The Man Who Changed China: The Life and Legacy of Jiang Zemin a biography of former Chinese leader Jiang Zemin by Robert Lawrence Kuhn was published in 2005, in English and Chinese. It has generated both attention and controversy.
It was published worldwide except in China by Random House imprints. In China, it was published under the title Ta Gai Bian Le Zhong Guo: Jiang Zemin Zhuan, literal translation “He Changed China: The Biography of Jiang Zemin”) by Shanghai Century Publishing Group, one of China’s largest publishing groups.
Virtually overnight, the Chinese edition became the number one bestselling book in China with sales of over one million and substantial publicity across the country including front-page features and magazine cover stories. The book is recognized as the first time that a biography of a living Chinese leader has been published on the Chinese mainland, and stories of its success and influence in China have run in the international press.
The Wall Street Journal wrote: “His [Kuhn’s] new book is a blockbuster in China, selling more copies here in a single month than any book since the last installment of ‘Harry Potter.’” The Washington Post reported that the “warm official embrace of Kuhn’s book is unusual,” adding “the work represented his [Kuhn’s] own best effort to write a ‘personal story as told by Jiang’s family, friends and colleagues’ that conveys Jiang’s ‘way of thinking’ in the context of Chinese history and culture”.
The Post described public reaction in China as “mixed”, stating, “Some readers have praised the book for breaking a taboo against discussing the personal lives of high officials and for presenting details of Jiang’s life that were new to them. Others refused to buy it, dismissing it as propaganda”.
The English edition was generally labeled political propaganda, an officially sanctioned portrait of Jiang, perhaps commissioned by Jiang himself, a book that was flattering or fawning and more autobiography than biography. Reviewing it in the September/October issue of Foreign Affairs, Sinologist Bruce Gilley drew an analogy:
“To write his biography, Mao Zedong chose Edgar Snow, a member of the U.S. Communist Party; Jiang chose Kuhn, a member of the U.S. business elite. An investment banker with a zeal for science, high culture, and business, Kuhn personifies the new ideology that has swept through China since 1989.”
Gilley added that:
“Nothing better symbolizes Jiang and his cohort’s transition to a right-wing developmental dictatorship; every year, they carefully chip away at their socialist heritage.”
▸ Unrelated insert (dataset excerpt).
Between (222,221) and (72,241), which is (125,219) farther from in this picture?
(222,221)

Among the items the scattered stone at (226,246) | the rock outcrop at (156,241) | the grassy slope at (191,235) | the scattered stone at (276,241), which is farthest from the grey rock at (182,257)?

Writing in the January/February 2006 issue of Foreign Affairs, Kuhn responded to the charge that “Jiang chose Kuhn:”
“…The truth is almost the reverse. Jiang didn’t choose me; I chose Jiang. The book was my idea; I planned it, financed it, and wrote it to trace China’s story through eight tumultuous decades of trauma and transformation. I had help—translators, researchers, editors—but I maintained absolute editorial control and made every editorial decision, and no one in China ever thought otherwise….”
Kuhn stated that his “rendition of events, such as the U.S. bombing of the Chinese embassy in Yugoslavia in 1999, differs markedly from that of the official Chinese media”, stressing that it was his intention to “move beyond all the hype and bias about China so as to understand how Chinese leaders think.” Even though the Chinese edition was censored in that sentences or sections (largely of an internal political nature) were cut (but nothing of substance was added), the Chinese publisher still felt compelled to warn readers, in an upfront “Publisher’s Note,” that “Certain viewpoints and opinions of the author, as a Westerner, bear a definite distance from those of our own. Hopefully the reader will understand.”
When asked his own opinion of Kuhn’s biography, Jiang Zemin told his close friend, Shen Yongyan (a primary source in the book), who then told the Chinese media that Jiang said: “He [Kuhn] wrote objectively; he didn’t try to beautify me. But he got my wedding date wrong.”